Ada pun yang telah mengejutkannya ialah ketika ia mendengar kabar berita bahwa seseorang keturunan nabi Daud dari pihak ibu yang mengaku sebagai nabi. Dialah Isa bin Maryam. Al-Samiri pun mulai merasa tertarik untuk mengetahui apakah benar lelaki itu ialah nabi yang diberi perintah menyempurnakan syariat Yahudi dan menyelamatkan kaum Yahudi yang bercerai-bercerai ia pun menemui lelaki yang mendapat gelar al-masih itu. Lalum, al-Samiri memerintahkan seseorang menemuinya. Sang utusan itu pun bertanya apakah anda tahu siapakah yang berada di luar? Isa bin Maryam menjawab, “wahai utusan, sampaikanlah kepada orang yang berada di luar bahwa Allah itu maha pengasih lagi maha pengampun. Dia maha menerima taubat orang yang bersedia taubat dan mengesankan-Nya. Dia adalah zat yang telah menyelamatkan seorang anak lelaki kecil dari kekejaman penguasa. Dialah yang melendungi anak itu disebuah pulau terpencil tempat binatang raksasa. Dialah yang telah memrintahkan Jibril untuk memerinya pelajaran mengesankan-Nya dan beribadah kepada-Nya dan juga akan memaafkan fitnah yang telah dilakukan terhadap Bani Israil apabila ia berkenan untuk beriman kepada-Nya dan juga kitab yang dibawah olehnya berupa Injil.

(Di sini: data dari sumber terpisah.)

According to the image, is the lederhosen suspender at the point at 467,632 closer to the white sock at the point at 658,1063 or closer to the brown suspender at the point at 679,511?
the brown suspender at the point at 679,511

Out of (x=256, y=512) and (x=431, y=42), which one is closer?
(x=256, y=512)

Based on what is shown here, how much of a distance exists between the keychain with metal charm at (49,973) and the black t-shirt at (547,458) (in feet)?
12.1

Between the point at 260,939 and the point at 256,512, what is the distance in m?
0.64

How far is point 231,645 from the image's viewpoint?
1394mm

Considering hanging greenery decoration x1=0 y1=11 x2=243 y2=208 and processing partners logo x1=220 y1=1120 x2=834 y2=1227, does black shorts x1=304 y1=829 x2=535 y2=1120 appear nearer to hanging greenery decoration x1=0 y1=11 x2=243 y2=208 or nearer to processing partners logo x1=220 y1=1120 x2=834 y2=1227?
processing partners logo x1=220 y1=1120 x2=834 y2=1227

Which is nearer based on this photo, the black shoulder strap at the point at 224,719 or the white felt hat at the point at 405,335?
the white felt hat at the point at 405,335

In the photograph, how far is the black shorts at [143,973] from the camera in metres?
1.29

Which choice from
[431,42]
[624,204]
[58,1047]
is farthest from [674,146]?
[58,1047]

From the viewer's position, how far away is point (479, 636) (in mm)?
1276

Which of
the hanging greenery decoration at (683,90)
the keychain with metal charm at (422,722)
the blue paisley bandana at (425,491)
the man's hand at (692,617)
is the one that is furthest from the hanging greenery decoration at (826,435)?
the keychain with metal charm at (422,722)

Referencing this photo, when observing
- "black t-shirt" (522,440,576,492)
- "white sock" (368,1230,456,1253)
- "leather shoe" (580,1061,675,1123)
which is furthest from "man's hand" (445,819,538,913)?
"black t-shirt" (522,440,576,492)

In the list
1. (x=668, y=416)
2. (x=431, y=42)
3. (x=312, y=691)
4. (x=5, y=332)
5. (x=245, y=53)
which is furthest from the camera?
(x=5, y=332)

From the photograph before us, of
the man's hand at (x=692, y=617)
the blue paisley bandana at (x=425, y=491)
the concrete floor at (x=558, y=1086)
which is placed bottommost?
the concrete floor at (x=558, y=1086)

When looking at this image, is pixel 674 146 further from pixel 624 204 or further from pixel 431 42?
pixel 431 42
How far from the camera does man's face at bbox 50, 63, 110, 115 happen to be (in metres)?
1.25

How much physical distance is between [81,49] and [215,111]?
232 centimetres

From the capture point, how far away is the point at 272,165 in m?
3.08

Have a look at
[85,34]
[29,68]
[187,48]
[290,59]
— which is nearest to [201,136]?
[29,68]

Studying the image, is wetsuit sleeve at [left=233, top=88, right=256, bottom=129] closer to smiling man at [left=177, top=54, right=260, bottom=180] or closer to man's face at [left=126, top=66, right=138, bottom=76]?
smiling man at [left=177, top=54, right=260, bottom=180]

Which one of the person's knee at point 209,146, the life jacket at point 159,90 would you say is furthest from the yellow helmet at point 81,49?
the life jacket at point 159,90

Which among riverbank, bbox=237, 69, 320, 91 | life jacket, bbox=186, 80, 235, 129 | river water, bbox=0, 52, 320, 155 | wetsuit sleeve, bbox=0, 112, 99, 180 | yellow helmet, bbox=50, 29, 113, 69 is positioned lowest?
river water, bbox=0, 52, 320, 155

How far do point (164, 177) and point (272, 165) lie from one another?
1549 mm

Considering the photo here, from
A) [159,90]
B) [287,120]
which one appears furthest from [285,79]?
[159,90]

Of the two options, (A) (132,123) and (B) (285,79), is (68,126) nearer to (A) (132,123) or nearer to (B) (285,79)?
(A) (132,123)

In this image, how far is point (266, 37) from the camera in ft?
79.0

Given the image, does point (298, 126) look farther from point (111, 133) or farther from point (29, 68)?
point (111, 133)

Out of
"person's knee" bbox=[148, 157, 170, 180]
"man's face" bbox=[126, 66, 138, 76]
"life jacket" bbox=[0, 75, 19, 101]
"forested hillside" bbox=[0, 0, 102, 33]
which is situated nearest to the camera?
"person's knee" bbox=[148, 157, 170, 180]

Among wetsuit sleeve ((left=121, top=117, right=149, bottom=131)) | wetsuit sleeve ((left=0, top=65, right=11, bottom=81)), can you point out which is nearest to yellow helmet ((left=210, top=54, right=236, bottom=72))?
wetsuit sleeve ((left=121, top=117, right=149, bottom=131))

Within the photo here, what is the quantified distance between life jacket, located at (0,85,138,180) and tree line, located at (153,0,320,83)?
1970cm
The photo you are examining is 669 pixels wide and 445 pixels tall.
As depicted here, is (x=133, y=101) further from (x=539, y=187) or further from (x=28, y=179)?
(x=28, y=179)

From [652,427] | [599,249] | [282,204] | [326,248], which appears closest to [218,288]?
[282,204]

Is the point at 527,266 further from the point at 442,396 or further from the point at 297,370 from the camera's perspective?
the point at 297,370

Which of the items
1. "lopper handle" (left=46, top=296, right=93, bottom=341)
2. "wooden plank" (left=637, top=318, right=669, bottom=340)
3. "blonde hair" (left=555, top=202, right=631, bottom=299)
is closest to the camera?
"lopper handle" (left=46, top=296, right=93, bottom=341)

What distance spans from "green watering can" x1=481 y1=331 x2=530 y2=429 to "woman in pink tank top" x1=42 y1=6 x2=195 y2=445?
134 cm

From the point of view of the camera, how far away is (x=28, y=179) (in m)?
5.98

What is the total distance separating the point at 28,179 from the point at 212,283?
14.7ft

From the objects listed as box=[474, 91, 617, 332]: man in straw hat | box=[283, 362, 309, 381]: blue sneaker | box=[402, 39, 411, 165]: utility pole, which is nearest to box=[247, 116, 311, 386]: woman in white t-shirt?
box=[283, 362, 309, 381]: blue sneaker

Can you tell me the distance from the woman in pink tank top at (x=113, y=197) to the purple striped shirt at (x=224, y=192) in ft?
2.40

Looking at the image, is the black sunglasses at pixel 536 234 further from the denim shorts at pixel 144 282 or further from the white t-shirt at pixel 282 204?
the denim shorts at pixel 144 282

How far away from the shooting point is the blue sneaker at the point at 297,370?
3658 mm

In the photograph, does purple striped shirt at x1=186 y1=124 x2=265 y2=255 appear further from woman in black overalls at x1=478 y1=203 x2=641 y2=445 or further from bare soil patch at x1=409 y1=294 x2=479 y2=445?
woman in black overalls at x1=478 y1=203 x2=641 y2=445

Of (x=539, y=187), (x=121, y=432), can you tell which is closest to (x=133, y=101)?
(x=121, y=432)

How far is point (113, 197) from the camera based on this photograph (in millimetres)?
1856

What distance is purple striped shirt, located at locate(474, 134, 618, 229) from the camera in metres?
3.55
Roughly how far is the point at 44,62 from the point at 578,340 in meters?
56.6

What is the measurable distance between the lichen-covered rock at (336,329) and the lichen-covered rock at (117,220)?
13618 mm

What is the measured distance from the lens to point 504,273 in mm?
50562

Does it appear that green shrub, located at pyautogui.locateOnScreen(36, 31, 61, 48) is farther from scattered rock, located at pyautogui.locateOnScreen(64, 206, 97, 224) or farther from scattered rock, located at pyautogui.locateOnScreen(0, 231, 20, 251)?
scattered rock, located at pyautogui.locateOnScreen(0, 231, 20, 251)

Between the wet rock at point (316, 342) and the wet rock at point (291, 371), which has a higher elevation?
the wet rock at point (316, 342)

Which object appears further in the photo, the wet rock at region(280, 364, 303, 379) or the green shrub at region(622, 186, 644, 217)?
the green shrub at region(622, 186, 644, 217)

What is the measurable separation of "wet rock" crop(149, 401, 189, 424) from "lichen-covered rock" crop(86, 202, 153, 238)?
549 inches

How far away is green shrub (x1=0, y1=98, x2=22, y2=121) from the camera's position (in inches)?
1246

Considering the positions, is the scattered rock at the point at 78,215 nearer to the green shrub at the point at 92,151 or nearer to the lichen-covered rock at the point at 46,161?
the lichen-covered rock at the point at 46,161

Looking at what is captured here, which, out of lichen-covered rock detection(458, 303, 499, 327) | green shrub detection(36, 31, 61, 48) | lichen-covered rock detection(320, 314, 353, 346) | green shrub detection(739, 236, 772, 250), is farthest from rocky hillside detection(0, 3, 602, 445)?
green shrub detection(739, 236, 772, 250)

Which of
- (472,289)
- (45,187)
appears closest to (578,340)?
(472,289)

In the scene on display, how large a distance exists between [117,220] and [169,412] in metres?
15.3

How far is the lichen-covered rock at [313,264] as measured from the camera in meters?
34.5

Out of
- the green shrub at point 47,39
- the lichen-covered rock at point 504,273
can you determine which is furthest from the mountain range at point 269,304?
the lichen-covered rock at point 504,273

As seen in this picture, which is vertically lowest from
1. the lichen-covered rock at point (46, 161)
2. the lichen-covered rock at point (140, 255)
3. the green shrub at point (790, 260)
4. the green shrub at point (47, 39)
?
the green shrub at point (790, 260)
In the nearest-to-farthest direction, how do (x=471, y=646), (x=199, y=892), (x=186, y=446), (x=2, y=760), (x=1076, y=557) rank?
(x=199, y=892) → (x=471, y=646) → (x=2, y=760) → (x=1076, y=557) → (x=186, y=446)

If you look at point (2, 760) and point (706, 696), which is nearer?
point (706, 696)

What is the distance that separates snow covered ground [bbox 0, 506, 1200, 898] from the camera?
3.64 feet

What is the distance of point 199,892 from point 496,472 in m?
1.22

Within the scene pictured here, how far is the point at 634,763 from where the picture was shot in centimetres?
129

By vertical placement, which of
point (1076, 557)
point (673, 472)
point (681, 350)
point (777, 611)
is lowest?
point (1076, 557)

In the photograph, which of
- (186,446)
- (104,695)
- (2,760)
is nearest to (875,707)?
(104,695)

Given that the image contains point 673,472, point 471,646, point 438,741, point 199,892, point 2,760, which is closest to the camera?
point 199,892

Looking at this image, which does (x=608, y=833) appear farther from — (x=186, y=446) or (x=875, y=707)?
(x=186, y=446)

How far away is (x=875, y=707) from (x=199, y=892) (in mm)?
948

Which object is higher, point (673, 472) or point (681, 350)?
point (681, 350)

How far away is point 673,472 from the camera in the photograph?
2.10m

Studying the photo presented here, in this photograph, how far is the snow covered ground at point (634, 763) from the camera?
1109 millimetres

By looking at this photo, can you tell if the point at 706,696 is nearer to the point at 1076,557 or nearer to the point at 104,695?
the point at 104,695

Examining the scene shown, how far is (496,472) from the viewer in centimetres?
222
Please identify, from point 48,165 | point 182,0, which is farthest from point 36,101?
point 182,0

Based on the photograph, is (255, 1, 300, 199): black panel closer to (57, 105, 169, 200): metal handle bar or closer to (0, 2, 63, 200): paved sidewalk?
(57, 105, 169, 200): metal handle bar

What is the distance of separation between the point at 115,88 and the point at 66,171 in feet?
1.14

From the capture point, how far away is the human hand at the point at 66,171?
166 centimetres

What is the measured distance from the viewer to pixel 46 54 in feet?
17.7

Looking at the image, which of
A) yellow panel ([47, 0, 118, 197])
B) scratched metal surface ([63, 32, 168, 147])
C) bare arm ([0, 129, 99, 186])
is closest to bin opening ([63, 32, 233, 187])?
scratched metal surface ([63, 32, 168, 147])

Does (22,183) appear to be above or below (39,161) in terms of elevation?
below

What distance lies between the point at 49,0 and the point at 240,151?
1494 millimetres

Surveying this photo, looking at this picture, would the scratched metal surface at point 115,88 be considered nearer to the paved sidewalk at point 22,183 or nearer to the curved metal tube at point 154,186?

Dengan segera utusan itu keluar menemui al-Samri dan menyampaikan apa yang telah di ucapakan oleh Isa bin Maryam. Mendengar itu al-Samiri merasa yakin bahwa Isa bin Maryam merupakan nabi yang di utus menyelamatkan kaum Yahudi dari pertikaian. Namun bibirnya tidak sejalan dengan hatinya. Apa yang diucapkan lisannya berbeda jauh dengan apa yang dirasakan sesungguhnya. Al-Samiri pun berkata, “ia bukanlah nabi, melainkan tukang sihir yang dirasuki oleh setan. Apabila ia seorang nabi, maka ia seorang nabi, maka ia tidak akan pernah menceritakan perkara yang ghaib dan setan memberitahukannya hanya mencuri dengar dari berita-Nya.”

Memang benar bahwa Allah Swt. Telah berfirman:

 هَلۡ أُنَبِّئُكُمۡ عَلَىٰ مَن تَنَزَّلُ ٱلشَّيَٰطِينُ ٢٢١ تَنَزَّلُ عَلَىٰ كُلِّ أَفَّاكٍ أَثِيمٖ ٢٢٢  يُلۡقُونَ ٱلسَّمۡعَ وَأَكۡثَرُهُمۡ كَٰذِبُونَ ٢٢٣

“Apakah akan Aku beritakan kepadamu, kepada siapa syaitan-syaitan itu turun, mereka turun kepada tiap-tiap pendusta lagi yang banyak dosa, mereka menghadapkan pendengaran (kepada syaitan) itu, dan kebanyakan mereka adalah orang-orang pendusta”. (QS. As-Syu’ara’: 221-223)

Demikianlah uacapan al-Samiri yang berkutuk itu. Dengan tipu muslihatnya, ia berusaha menebar fitnah kepada kaum Isa bin Maryam dengan menyatakan bahwa sang nabi ialah tukang sihir yang dirasuki setan dan menddapat kabar berita yang ghaib darinya. Lelaki terkutuk itu telah memutar balik segala fakta yang ada. Sesungguhnya ia sendiri yang layaknya setan berwujud manusia, bukanlah Isa bin Maryam yang merupakan kekasih dan nabi Allah yang juga mendapatkan mukjizat seta kitab petunjuk, injil. Sebagaimana Nabi Musa yang memperingatkan umatnya atas fitnah dajjal yang terkutuk, nabi Isa pun melakukan hal yang sama. Beliau memperingatkan akan fitnah Dajjal yang mengaku sebagai Tuhan.